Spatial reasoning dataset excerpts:
——————————

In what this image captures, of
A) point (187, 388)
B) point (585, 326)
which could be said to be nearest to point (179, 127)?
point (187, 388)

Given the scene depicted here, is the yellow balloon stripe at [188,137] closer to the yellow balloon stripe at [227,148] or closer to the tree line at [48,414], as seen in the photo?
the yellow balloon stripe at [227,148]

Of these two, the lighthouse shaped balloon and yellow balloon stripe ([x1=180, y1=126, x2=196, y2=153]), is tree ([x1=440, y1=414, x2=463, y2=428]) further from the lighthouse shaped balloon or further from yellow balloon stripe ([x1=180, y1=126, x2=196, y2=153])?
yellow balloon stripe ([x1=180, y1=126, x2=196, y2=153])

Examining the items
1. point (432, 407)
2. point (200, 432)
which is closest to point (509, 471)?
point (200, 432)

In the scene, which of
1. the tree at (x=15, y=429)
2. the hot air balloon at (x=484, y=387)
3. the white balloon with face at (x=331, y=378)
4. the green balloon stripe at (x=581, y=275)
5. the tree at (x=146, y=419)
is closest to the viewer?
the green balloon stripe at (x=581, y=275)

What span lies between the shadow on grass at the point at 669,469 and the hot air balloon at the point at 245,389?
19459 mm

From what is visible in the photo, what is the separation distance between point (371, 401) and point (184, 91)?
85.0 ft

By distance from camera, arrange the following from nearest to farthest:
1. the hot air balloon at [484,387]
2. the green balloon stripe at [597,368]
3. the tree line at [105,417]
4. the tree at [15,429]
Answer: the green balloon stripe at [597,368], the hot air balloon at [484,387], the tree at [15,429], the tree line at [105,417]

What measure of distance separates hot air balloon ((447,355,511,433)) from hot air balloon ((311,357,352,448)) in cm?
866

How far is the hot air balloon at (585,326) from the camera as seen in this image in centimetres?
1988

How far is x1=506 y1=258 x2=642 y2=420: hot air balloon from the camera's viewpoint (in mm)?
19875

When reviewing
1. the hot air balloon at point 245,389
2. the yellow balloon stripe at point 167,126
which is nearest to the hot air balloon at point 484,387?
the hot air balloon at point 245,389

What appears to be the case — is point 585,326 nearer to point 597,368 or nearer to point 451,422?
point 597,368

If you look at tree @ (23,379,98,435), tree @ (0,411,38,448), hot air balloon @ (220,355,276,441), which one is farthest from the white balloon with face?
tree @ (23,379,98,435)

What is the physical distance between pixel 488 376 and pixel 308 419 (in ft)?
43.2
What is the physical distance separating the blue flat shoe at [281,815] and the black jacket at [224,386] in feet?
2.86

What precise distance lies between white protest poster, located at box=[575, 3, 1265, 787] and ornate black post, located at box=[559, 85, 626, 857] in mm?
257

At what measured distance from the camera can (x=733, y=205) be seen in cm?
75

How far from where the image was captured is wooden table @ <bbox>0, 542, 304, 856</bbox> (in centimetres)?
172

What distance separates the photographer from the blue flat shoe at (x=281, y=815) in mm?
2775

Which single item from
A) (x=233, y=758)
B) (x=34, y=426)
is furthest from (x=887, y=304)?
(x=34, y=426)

——————————

Reproduce every entry above word for word, keeping each line as it appears.

In what this image captures, of
A) point (187, 388)
B) point (585, 326)
which could be said to be nearest to point (179, 127)?
point (187, 388)

Given the scene depicted here, is the yellow balloon stripe at [188,137] closer to the yellow balloon stripe at [227,148] or closer to the tree line at [48,414], as seen in the photo?
the yellow balloon stripe at [227,148]

Of these two, the lighthouse shaped balloon and yellow balloon stripe ([x1=180, y1=126, x2=196, y2=153]), is tree ([x1=440, y1=414, x2=463, y2=428]) further from the lighthouse shaped balloon or further from yellow balloon stripe ([x1=180, y1=126, x2=196, y2=153])?
yellow balloon stripe ([x1=180, y1=126, x2=196, y2=153])

Examining the items
1. point (432, 407)
2. point (200, 432)
which is closest to point (509, 471)?
point (200, 432)

In the scene, which of
1. the tree at (x=15, y=429)
2. the hot air balloon at (x=484, y=387)
3. the white balloon with face at (x=331, y=378)
4. the green balloon stripe at (x=581, y=275)
5. the tree at (x=146, y=419)
is closest to the viewer?
the green balloon stripe at (x=581, y=275)

What span lies between the shadow on grass at the point at 669,469 and the hot air balloon at the point at 245,389?
19459 mm

From what is visible in the photo, what is the separation distance between point (371, 401) and point (184, 91)?
85.0 ft

By distance from camera, arrange the following from nearest to farthest:
1. the hot air balloon at [484,387]
2. the green balloon stripe at [597,368]
3. the tree line at [105,417]
4. the tree at [15,429]
Answer: the green balloon stripe at [597,368], the hot air balloon at [484,387], the tree at [15,429], the tree line at [105,417]

What measure of distance separates hot air balloon ((447,355,511,433)) from hot air balloon ((311,357,352,448)) in cm?
866

How far is the hot air balloon at (585,326) from the camera as seen in this image in centimetres?
1988

How far is x1=506 y1=258 x2=642 y2=420: hot air balloon from the camera's viewpoint (in mm)?
19875

When reviewing
1. the hot air balloon at point 245,389
2. the yellow balloon stripe at point 167,126
which is nearest to the hot air balloon at point 484,387?
the hot air balloon at point 245,389

What appears to be the case — is point 585,326 nearer to point 597,368 or nearer to point 451,422?
point 597,368

If you look at tree @ (23,379,98,435), tree @ (0,411,38,448), hot air balloon @ (220,355,276,441), which one is farthest from the white balloon with face?
tree @ (23,379,98,435)

What is the physical distance between pixel 488 376 and pixel 308 419 (in ft)?
43.2
What is the physical distance separating the blue flat shoe at [281,815] and the black jacket at [224,386] in feet?
2.86

What precise distance lies between white protest poster, located at box=[575, 3, 1265, 787] and ornate black post, located at box=[559, 85, 626, 857] in mm?
257

At what measured distance from the camera can (x=733, y=205) be seen in cm?
75

How far from where the image was captured is wooden table @ <bbox>0, 542, 304, 856</bbox> (in centimetres)?
172

What distance separates the photographer from the blue flat shoe at (x=281, y=815) in mm?
2775

Which single item from
A) (x=233, y=758)
B) (x=34, y=426)
is furthest from (x=887, y=304)?
(x=34, y=426)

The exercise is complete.